Gegen Beschlüsse des Oberlandesgerichts im Rahmen der Verfahrensführung ist in mehreren Zusammenhängen eine Rechtsbeschwerde nunmehr nur nach Zulassung durch das Gericht möglich. Wird keine Rechtsbeschwerde zugelassen, steht kein weiterer ordentlicher Rechtsbehelf mehr zur Verfügung. Bemerkenswert ist dies – wegen der denkbaren hohen finanziellen Belastung – bei Beschlüssen, mit denen das Gericht die Nichtvorlage von Beweismitteln durch Festsetzung eines Ordnungsgeldes sanktioniert. Nach Vorgaben der Richtlinie sah bereits der Referentenentwurf vor, dass das Gericht die Vorlage von Beweismitteln anordnen und bei Nichtbefolgung hohe Ordnungsgelder verhängen kann. Die Möglichkeiten, sich gegen eine solche Anordnung zu wehren, wurden nun begrenzt. Gleiches gilt, wenn das Gericht durch Beschluss einen gerichtlichen Vergleich abgelehnt hat, weil es ihn nicht für eine angemessene gütliche Beilegung des Rechtsstreits erachtet.
Mit diesen Abkürzungen wird das Verfahren zwar insgesamt beschleunigt, doch die Rechte der Parteien werden eingeschränkt. Die Rechte der Parteien werden wiederum durch eine Formulierung im Regierungsentwurf erweitert, wonach die Revision gegen alle Urteile, Abhilfegrundurteile oder Abhilfeendurteile stets stattfindet, ohne dass dies einer Zulassung bedarf.
Grundsätzlich sachgerecht erscheint es, dass nun bereits in der ersten Verfahrensphase abschließende Urteile gefällt werden können. Der Entwurf sieht vor, dass in den Fällen, in denen eine Zahlung an namentlich benannte Verbraucher eingeklagt wird, statt eines bloßen Grundurteils direkt ein endgültiges Urteil ergehen kann. Die damit beabsichtigte Beschleunigung des Verfahrens dürfte regelmäßig erreicht werden.

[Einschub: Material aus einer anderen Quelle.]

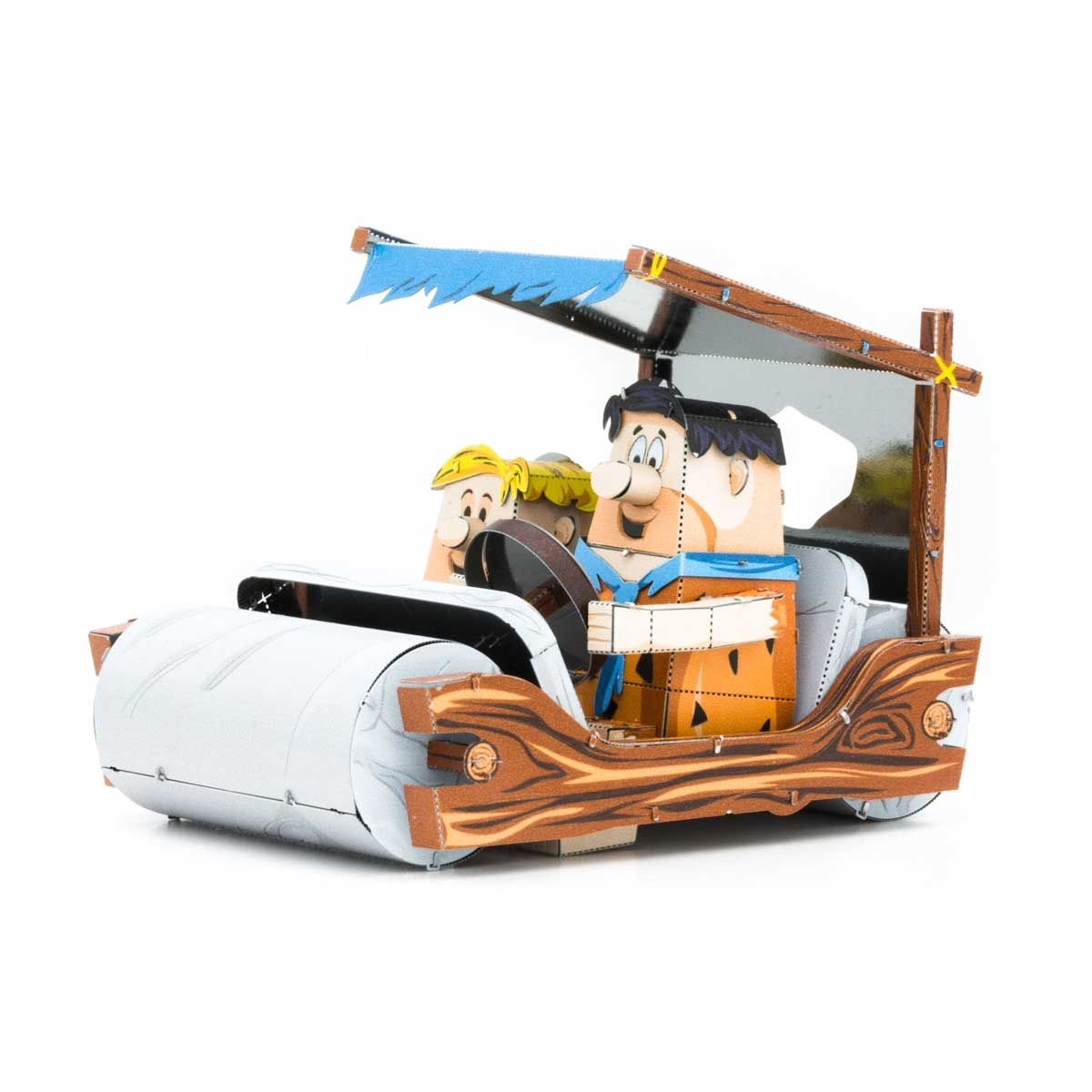 Flintstones Car Cars Metal Puzzles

Interessant sind im Regierungsentwurf auch einige Klarstellungen, wie mit inhaltlich verwandten Verbandsklagen umzugehen ist. Wie bei der Musterfeststellungsklage kann zwar stets nur eine einzige Verbandsklage erhoben werden, welcher der gleiche Lebenssachverhalt zugrunde liegt und die auf dieselben Klageziele gerichtet ist. Mehrere am selben Tag eingereichte Verbandsklagen sollen hingegen noch verbunden werden können.
Ausblick
Der Regierungsentwurf zeigt an mehreren Stellen, welche Erwartungen das Kabinett an eine Rezeption des neuen Instrumentes hat.

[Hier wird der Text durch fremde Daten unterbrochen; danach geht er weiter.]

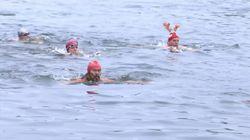 Pour ces nageurs anglais, Noël rime avec bain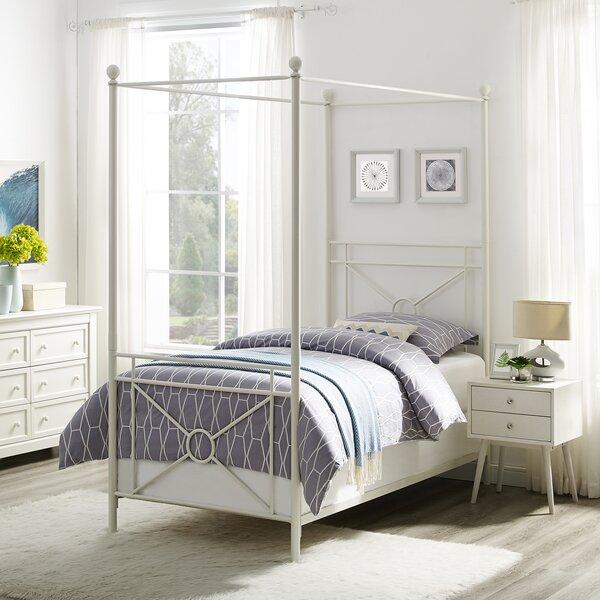 Berkey Canopy Bed by Winston Porter Winston Porter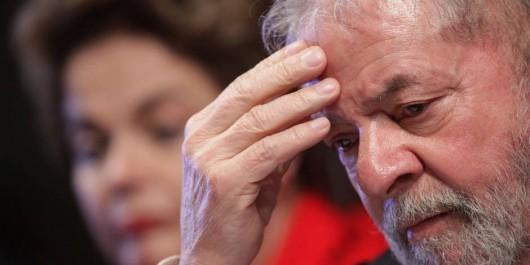 Brésil : Lula condamné à 9 ans et 6 mois de prison pour corruption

Ein vom Bundeskabinett erkannter Spezialfall manifestiert sich an einer Modifikation des Gesetzes gegen Wettbewerbsbeschränkungen (GWB), wonach der Kartellsenat des BGH für die Revision im Falle von Verbandsklagen mit Bezug auf kartellrechtliche Ansprüche zuständig ist. Dies zeigt, dass auch kartellrechtlich geprägte Verbandsklagen erwartet werden. Hierbei handelt es sich um ein Rechtsgebiet, bei dem die kollektive Geltendmachung von Ansprüchen seit jeher mit ökonomischen Begründungsansätzen gefordert wird.
Eine allgemeinere Einschätzung erlauben die Berechnungen der Bundesregierung, welchen Erfüllungsaufwand die Gesetzgebung mit sich bringen wird. Insgesamt wird damit gerechnet, dass weniger Individualklagen erhoben werden. Allerdings geht die Regierung davon aus, dass zukünftig lediglich durchschnittlich 15 Abhilfeklagen und zehn Musterfeststellungsklagen pro Jahr erhoben werden.

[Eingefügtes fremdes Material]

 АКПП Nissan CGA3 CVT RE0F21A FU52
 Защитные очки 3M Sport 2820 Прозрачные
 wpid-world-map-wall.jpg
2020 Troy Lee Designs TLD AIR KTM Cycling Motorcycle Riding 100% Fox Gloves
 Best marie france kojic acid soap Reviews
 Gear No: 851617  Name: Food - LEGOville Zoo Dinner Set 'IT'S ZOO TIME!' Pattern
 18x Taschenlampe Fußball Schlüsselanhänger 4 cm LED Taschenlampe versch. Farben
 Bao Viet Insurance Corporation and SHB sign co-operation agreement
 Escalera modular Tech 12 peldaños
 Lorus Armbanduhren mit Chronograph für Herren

Insgesamt bleibt nun abzuwarten, wie sich der Fortgang des parlamentarischen Verfahrens gestaltet. Mit einer ersten Anhörung wird noch im April gerechnet. Es wird sich zeigen, ob es mit Blick auf die zahlreichen aktuellen Themen auf den Agenden von Bundestag und Bundesrat zu einer intensiven Diskussion in den beiden Institutionen kommt.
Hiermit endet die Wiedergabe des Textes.